Hi,
I would leave GP_SET_BITS as is and add the explicit cast. In my TODO.
Why is GP_Context.pixels of type "uint8_t *"? Wouldn't "void *" make more sense? (they are generally not individual bytes after all). This would help catch this bug (as "typeof(void)1") and future similar ones.
We may change that, but then you need to cast it explicitly in some macros that expect it to be pointer bytes (in GNU C void* is actually byte addresable). And it's kind of common sense to reffer to buffer as buffer of bytes.
So my conclusion is change that if you want, but fix the surrounding code.
I will think about it. Any other solution you would suggest? (As generated GP_SET_PIXEL must be changed anyway to remove the overflow warnings) I would like to keep GP_SET_PIXEL general, but another variant would be a viable option.
- The GP_PutPixel and GP_GetPixel now uses transformation flags for default
but the rest of the library doesn't (eg. gfx part). Should we simply rename GP_TLine to GP_Line and GP_Line to GP_Line_Raw and so?
I would be in favor of that. The user should not need it and there are always the Raw variants.
Okay, will do.
Great. What about the Raw/RawNoclip distinction?
Needs to be settled down, but having each drawing algorithm in Raw and RawNoClip variant seems to me like quite duplication.

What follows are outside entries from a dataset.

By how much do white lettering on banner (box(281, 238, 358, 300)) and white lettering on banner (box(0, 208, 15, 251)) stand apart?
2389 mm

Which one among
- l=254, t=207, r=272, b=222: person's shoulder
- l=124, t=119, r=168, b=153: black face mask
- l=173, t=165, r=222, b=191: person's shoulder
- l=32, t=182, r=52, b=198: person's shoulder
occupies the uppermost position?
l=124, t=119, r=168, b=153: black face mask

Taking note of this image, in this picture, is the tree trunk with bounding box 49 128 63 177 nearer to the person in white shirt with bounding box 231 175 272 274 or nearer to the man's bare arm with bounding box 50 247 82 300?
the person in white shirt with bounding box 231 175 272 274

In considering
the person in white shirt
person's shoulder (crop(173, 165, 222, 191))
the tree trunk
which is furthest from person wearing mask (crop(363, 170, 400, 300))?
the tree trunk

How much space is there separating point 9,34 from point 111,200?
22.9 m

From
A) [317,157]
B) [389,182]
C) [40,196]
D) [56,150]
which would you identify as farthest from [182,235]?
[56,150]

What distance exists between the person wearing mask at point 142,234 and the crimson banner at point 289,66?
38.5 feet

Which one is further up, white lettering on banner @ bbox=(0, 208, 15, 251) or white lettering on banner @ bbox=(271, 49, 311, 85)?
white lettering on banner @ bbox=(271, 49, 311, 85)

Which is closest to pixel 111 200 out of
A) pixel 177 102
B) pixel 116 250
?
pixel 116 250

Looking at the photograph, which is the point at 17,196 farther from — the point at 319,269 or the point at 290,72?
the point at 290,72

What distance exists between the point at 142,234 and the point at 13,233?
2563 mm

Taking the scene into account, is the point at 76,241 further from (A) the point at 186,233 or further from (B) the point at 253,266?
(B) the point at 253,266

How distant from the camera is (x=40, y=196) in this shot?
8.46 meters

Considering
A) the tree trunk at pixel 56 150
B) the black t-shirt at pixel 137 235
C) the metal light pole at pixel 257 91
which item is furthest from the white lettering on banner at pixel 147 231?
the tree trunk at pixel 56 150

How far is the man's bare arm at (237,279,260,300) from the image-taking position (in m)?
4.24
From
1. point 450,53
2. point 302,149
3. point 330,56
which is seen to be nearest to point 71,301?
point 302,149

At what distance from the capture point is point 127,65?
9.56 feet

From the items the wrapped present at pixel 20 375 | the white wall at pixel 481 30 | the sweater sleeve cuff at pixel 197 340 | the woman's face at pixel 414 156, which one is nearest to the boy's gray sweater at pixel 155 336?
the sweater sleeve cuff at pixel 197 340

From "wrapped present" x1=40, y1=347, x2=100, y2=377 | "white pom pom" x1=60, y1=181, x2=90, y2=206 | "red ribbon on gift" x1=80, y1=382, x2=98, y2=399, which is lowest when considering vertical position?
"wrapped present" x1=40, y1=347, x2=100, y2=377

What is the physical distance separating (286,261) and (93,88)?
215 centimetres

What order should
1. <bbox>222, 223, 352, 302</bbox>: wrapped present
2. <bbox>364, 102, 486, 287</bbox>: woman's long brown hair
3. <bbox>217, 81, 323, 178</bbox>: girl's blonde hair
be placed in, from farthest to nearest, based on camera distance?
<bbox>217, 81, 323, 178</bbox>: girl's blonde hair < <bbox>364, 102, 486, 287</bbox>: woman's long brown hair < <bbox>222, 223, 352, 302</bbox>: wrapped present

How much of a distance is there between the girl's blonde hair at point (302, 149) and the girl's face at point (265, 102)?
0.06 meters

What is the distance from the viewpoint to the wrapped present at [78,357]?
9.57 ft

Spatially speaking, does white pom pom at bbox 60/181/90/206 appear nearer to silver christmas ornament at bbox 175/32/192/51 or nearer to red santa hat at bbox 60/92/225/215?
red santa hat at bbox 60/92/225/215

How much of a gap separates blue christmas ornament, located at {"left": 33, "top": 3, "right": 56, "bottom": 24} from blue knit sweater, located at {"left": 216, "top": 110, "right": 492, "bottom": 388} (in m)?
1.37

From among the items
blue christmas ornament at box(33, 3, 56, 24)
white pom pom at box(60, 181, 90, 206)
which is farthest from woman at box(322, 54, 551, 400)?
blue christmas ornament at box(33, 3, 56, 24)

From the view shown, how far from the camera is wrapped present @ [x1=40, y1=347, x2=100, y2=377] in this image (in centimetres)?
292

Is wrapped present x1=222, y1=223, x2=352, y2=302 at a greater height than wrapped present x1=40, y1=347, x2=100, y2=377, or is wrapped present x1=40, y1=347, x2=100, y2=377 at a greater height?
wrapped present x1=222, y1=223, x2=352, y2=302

I meant RawNoclip to exist only for very low-level operations (get/putpixel, h/vline). Drawing function can then decide whether it should take care of clipping itself (easy with line), leave clipping to putpixel (any complicated shapes) or do something in-between (very optional, e.g. your smart circle example).
Just as a side-remark: most drawing functions may want to do some crude clipping to avoid too many calls to (clipped) putpixel.